Simba Hansen herself does not remember the dramatic event. She was still in her mother’s womb. But it’s a story that has become a large part of her identity and something she carries with her through life in Denmark.
When the Vietnam War ended in 1975, the losing South Vietnamese stood as traitors after the great power conflict, which was also a civil war. Simba’s father had been to prison twice and this was his third attempt to escape from Vietnam.
He was a fisherman, and in agreement with his captain, they sailed out to sea in his fishing boat. The captain himself was among the fugitives. The goal was to meet a large ship that would pick them up. They were hoping to get to a big country like the United States, Germany, or Canada. But they feared ending up amongst Thai pirates, who were also sailing the sea.
On 16 December 1979 after three nights and two days at sea, a Greek ship spotted the fishing boat. The Greek ship was however already full of other Vietnamese refugees and instead alerted the ETV Simba. When Simba’s family and the other boat refugees got onboard Simba, the small fishing boat that had been carrying them, sank.

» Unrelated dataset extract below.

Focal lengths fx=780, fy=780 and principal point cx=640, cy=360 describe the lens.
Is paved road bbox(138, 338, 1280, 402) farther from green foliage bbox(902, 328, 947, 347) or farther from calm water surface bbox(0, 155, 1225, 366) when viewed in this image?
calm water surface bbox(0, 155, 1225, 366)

The story is a part of Simba’s family history and an important chapter she would like to know more about. She has tried to find more information about the crew member Hansen who is the reason for her surname but it’s been difficult to find anything. The captain of Simba died 20 years ago and a part of the crew onboard Simba at the time was from the Philippines.
During an event at Tirsbæk Castle in Denmark last week however she got the chance to meet other ETA crew. The event was hosted by the landowner couple Hans Henrik Algreen-Ussing and Marianne Kirkegaard who had invited former ECA sailors and crew members because the company is part of their legacy.
To JydskeVestkysten, Simba Hansen says, I have often thought about what would have happened if we had not left Vietnam at that time. Then I might have lived in happy ignorance of the world and its possibilities.”
Simba’s two years older brother, Tuan Pham, does not remember the actual trip on the boat back in 1979. The first thing he remembers from that time is the snow in Denmark.
“Based on what my father says, it was never intended that the fishing boat should carry so many people. But people heard that something was going on and just showed up at the dock. It must be a bit like what we saw from the airport in Afghanistan,” says Tuam Pham.